B. Student presentation of solutions: Most mathematics majors at UCLA have not had adequate opportunity to give an oral presentation of mathematics to a class of students. A portion of each class meeting is devoted to student presentation of solutions to the class. In some cases, this is the first time that the student makes a presentation to an entire class.
C. Multiple solutions: The diverse learners in the secondary mathematics classroom need mathematics teachers who can explain mathematical ideas in multiple ways. Mathematics teachers must be able to recognize the mathematical capital in the diverse solution approaches their students generate. With this in mind, course instructors encourage students who finish early to seek multiple solutions, and course instructors favor problems for presentation that admit of multiple solution methods. With respect to solution methods and multiple representation of solutions, the mantra of the instructors is the fourfold way: numeric, graphical, algebraic, and verbal.
D. The language of mathematics: This includes the analysis of mathematical concepts and the translation of mathematical ideas into the language of mathematics. The role of definition in mathematics is stressed. For instance, students learn to recognize the stipulative nature of math definitions, as opposed to the descriptive nature of definitions arising in normal discourse. They learn about expanding definitions, as for “fraction.” They learn that definitions can be flexible, they can vary depending upon field and circumstance, and they can be generalized often in many ways. Finally, they learn about the respective roles of undefined notions and definitions in axiom systems.

» Task item:
From the text on the mathematics course, copy word for word the part that starts at "D. The language" and ends after "in axiom systems.". You won't need any of the material.

[Spatial grounding data]
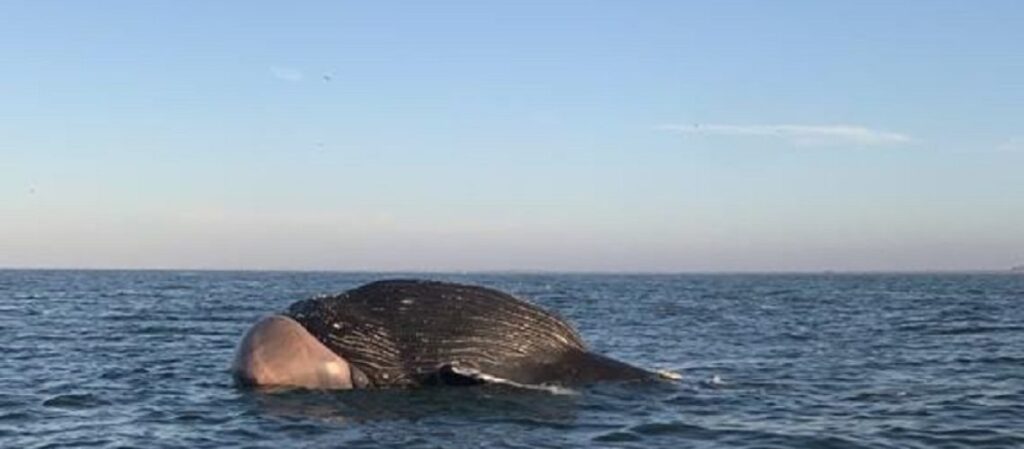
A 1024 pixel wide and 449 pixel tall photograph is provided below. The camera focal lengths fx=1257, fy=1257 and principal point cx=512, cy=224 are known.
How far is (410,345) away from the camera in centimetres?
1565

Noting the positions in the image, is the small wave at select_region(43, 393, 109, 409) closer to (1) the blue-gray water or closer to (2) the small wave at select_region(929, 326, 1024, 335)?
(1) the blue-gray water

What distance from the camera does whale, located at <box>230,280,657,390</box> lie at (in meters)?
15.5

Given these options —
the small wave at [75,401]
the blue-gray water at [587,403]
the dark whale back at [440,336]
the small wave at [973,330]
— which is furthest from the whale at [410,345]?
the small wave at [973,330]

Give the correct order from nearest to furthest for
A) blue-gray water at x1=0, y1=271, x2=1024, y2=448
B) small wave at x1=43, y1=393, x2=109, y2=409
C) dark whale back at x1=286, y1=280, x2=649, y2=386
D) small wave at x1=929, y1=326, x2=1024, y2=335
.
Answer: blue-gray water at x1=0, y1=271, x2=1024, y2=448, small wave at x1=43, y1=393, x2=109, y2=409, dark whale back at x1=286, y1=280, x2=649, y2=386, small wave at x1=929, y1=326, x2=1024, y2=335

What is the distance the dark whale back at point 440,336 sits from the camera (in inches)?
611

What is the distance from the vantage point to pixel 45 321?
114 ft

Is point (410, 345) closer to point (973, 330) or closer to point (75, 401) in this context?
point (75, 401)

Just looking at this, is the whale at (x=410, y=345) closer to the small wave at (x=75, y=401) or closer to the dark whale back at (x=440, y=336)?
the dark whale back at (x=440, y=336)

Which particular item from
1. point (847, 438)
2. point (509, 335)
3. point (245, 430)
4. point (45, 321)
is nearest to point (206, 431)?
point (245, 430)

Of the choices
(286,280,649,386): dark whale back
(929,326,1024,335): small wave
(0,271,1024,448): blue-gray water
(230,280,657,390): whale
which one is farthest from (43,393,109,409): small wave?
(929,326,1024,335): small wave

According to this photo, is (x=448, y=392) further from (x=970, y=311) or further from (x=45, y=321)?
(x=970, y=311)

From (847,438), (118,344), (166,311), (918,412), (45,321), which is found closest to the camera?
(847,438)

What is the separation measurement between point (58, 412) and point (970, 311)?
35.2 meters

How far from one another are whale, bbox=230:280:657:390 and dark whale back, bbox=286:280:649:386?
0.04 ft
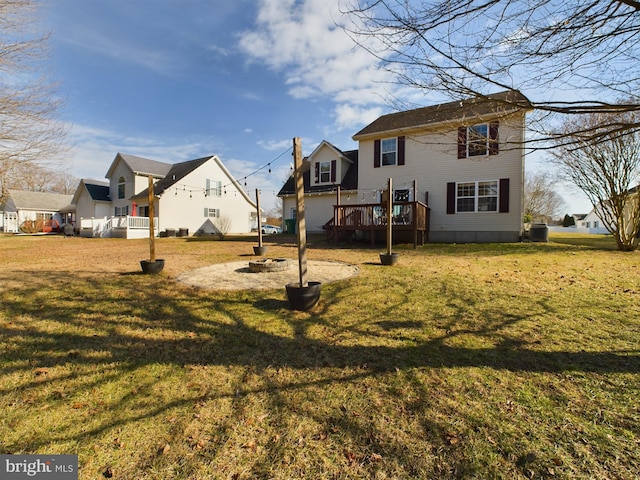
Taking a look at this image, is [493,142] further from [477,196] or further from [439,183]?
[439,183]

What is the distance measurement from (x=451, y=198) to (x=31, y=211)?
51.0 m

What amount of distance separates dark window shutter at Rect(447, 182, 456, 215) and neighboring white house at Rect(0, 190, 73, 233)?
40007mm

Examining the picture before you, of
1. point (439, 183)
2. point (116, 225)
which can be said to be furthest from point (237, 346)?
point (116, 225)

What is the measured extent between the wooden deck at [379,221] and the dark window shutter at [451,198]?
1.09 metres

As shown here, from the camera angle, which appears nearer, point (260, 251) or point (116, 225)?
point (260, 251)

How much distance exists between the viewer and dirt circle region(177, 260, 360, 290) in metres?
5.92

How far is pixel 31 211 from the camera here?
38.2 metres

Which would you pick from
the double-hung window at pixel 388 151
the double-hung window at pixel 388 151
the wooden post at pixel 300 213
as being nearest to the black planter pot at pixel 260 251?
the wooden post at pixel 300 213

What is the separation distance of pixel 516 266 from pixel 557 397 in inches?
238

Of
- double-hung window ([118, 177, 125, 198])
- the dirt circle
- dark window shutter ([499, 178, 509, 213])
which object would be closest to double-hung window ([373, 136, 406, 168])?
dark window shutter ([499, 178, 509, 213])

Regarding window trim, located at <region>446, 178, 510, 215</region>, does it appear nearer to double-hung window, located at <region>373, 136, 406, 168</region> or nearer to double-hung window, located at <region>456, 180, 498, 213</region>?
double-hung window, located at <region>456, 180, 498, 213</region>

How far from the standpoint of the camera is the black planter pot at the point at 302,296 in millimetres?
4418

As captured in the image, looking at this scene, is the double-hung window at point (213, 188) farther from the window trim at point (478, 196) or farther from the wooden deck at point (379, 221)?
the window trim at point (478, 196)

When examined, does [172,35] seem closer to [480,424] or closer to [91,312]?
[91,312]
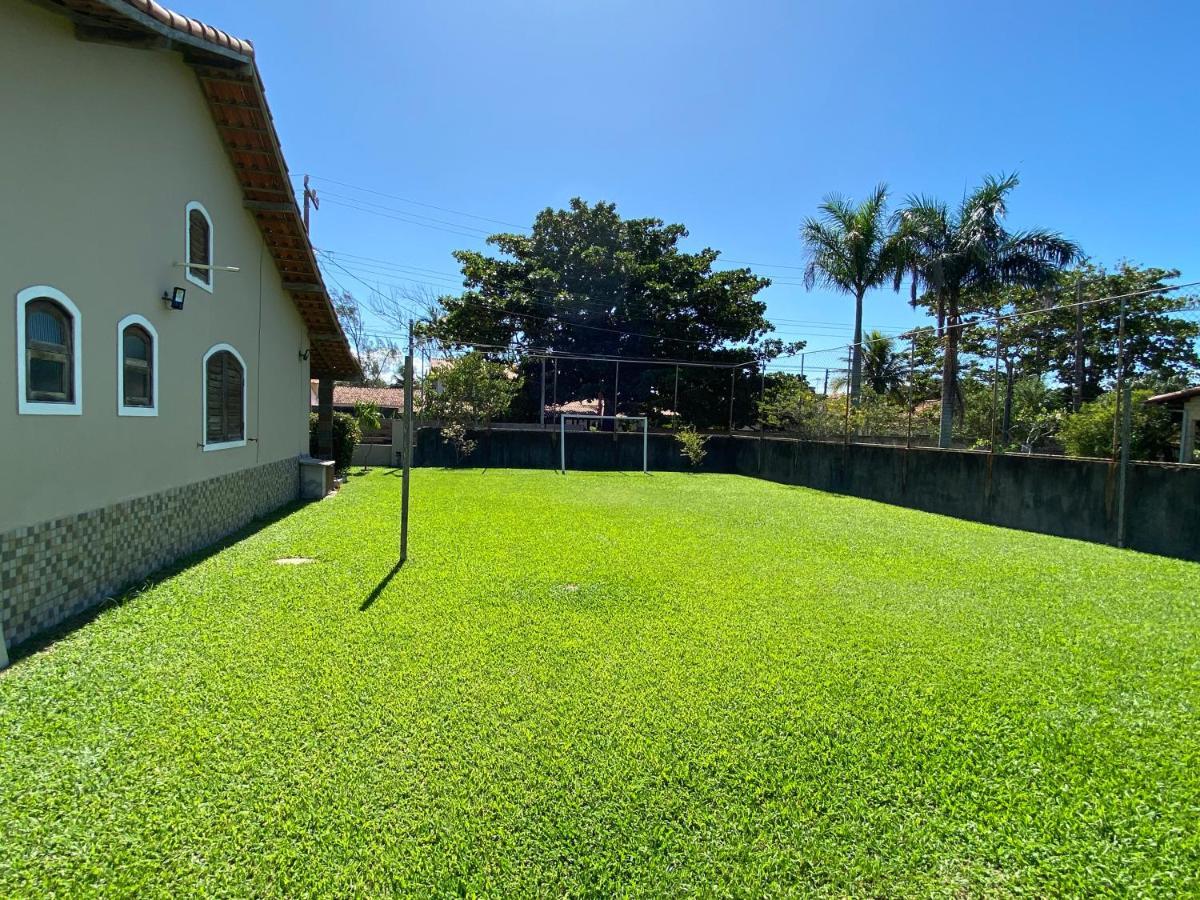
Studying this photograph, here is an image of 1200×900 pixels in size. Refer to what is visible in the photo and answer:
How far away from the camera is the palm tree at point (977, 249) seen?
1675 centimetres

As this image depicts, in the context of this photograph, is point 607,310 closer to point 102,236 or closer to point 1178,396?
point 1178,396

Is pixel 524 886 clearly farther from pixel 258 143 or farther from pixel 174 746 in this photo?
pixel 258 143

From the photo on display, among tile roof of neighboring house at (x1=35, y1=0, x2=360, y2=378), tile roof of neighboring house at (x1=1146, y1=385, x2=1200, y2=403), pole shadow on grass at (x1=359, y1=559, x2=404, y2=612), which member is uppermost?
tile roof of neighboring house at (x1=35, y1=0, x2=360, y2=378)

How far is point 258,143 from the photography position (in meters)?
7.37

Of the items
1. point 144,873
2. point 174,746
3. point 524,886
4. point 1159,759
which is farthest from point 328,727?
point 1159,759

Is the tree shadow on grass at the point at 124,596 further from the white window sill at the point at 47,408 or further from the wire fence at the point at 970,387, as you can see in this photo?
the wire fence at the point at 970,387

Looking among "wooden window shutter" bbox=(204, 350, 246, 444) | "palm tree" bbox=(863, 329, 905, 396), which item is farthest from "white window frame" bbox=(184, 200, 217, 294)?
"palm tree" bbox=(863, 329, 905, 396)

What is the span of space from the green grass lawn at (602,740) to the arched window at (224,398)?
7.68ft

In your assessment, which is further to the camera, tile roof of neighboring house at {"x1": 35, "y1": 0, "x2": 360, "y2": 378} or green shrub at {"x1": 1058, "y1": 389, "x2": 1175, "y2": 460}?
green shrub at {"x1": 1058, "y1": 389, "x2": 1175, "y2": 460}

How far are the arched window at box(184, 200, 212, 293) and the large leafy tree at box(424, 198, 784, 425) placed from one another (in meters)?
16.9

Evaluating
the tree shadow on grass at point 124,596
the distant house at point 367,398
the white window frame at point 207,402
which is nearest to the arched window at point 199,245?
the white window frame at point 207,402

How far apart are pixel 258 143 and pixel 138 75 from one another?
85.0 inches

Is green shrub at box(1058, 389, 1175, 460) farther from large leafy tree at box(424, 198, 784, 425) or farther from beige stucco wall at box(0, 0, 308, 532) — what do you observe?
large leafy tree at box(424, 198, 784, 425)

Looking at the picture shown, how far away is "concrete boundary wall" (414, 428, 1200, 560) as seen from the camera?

» Answer box:
D. The language of mathematics: This includes the analysis of mathematical concepts and the translation of mathematical ideas into the language of mathematics. The role of definition in mathematics is stressed. For instance, students learn to recognize the stipulative nature of math definitions, as opposed to the descriptive nature of definitions arising in normal discourse. They learn about expanding definitions, as for “fraction.” They learn that definitions can be flexible, they can vary depending upon field and circumstance, and they can be generalized often in many ways. Finally, they learn about the respective roles of undefined notions and definitions in axiom systems.